Coin fibula with a pseudo-solidus of Louis the Pious
Frisian, circa 840-880, gold, 22 mm. diameter
Discovered near Sibrandabuorren, Dantumadiel, Friesland, the Netherlands, November 2022 (Portable Antiquities Netherlands registration number 00119400; Numis number: 1166270)
This extraordinary fibula bearing a coin with the likeness of Emperor Louis the Pious is an important addition to a small group of Frisian jewels incorporating coins of the sovereign which can all be dated to the second and third quarters of the ninth century. Because it was prominently worn on the mantles of elite members of society this object paints an extraordinarily vivid picture of the shifting power relationships in a formative period for the Netherlands. Shortly before Louis’ reign his father Charlemagne had swept through Frisia, leaving new and existing members of the local aristocracy to find ways to express their own power and their allegiances. This not only lead to the local aristocracy’s imitation of a rare golden coin of Louis but also to its incorporation in jewellery that would be visible to their peers and all those who saw them in public. The fibula was discovered in soil taken from the remains of a settlement mound near Sibrandabuorren in Frisia and is therefore an equally important addition to the archaeological record of the Netherlands in the early Middle Ages.

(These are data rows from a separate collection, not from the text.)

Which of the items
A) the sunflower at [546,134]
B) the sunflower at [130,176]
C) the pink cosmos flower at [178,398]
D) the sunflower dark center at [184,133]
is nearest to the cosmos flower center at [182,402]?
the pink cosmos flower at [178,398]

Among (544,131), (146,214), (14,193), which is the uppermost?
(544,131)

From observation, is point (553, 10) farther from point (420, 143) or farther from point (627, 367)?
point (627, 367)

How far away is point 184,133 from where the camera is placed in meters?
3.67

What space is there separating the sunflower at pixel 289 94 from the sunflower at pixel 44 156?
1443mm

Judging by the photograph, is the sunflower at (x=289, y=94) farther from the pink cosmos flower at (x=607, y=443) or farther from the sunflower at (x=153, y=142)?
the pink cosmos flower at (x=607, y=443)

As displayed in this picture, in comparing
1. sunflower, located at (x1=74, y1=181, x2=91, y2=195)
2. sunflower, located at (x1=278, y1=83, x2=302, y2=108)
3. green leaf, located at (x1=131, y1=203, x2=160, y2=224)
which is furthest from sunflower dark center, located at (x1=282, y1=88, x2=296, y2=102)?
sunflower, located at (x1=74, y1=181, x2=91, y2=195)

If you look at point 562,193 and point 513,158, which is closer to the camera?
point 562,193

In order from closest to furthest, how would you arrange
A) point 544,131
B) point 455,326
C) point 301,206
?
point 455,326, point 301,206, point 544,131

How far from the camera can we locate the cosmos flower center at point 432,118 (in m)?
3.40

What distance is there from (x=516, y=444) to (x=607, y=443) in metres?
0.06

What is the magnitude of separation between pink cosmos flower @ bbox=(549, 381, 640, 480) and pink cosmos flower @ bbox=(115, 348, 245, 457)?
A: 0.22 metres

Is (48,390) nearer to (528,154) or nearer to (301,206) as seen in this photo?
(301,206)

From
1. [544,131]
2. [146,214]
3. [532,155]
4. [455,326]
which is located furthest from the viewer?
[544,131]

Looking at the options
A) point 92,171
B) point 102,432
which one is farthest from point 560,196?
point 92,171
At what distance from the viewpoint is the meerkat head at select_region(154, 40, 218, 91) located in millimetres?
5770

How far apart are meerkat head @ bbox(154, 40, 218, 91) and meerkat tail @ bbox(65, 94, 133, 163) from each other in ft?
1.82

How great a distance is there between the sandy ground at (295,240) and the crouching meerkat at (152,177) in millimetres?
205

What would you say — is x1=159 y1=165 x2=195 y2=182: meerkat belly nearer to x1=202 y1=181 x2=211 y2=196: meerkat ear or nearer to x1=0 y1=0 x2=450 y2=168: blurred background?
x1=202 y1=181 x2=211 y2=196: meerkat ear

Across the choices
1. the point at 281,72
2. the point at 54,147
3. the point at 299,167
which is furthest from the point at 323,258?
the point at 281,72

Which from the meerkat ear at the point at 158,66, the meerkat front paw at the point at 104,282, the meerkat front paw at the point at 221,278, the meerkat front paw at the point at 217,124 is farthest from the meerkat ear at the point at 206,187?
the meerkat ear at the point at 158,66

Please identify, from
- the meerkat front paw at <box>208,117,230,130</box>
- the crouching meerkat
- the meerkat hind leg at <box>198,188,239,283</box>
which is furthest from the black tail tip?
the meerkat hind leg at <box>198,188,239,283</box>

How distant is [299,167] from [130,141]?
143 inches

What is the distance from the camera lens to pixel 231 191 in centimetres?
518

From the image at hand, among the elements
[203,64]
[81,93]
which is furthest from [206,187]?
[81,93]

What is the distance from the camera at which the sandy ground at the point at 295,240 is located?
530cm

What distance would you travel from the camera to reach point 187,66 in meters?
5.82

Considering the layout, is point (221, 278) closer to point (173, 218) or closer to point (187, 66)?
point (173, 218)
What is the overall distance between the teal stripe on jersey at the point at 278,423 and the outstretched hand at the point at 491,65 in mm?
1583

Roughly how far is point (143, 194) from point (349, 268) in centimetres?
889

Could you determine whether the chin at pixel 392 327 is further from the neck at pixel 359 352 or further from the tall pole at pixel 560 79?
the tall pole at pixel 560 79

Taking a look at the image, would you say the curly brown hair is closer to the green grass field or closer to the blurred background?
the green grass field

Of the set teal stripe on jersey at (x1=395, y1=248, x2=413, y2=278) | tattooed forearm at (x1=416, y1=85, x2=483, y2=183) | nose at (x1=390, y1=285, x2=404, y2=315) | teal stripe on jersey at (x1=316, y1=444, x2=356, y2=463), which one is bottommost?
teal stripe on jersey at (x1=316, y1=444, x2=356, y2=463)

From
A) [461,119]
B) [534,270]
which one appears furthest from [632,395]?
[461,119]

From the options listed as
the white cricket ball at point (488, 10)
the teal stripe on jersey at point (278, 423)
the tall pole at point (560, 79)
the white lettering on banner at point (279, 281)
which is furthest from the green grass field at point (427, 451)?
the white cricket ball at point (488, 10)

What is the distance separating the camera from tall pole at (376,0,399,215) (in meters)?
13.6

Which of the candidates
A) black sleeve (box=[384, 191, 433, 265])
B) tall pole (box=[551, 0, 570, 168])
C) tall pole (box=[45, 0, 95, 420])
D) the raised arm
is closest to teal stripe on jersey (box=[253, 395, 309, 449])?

P. Grierson, ‘The gold solidus of Louis the Pious and its imitations’, Jaarboek van het koninklijk Nederlandsch genootschap voor de munt- en penningkunde XXXVIII, 1951, p. 24, Dies O3, R3, pl. I, no. 4; J. Nicolay, ‘Een gouden pseudo-munthanger uit het Groningse terpengebied‘, Paleo-aktueel 19, 2008, pp. 161-167; S. Coupland, ‘Recent finds of imitation gold solidi in the Netherlands', The numismatic chronicle 176, 2016, pp. 261-269.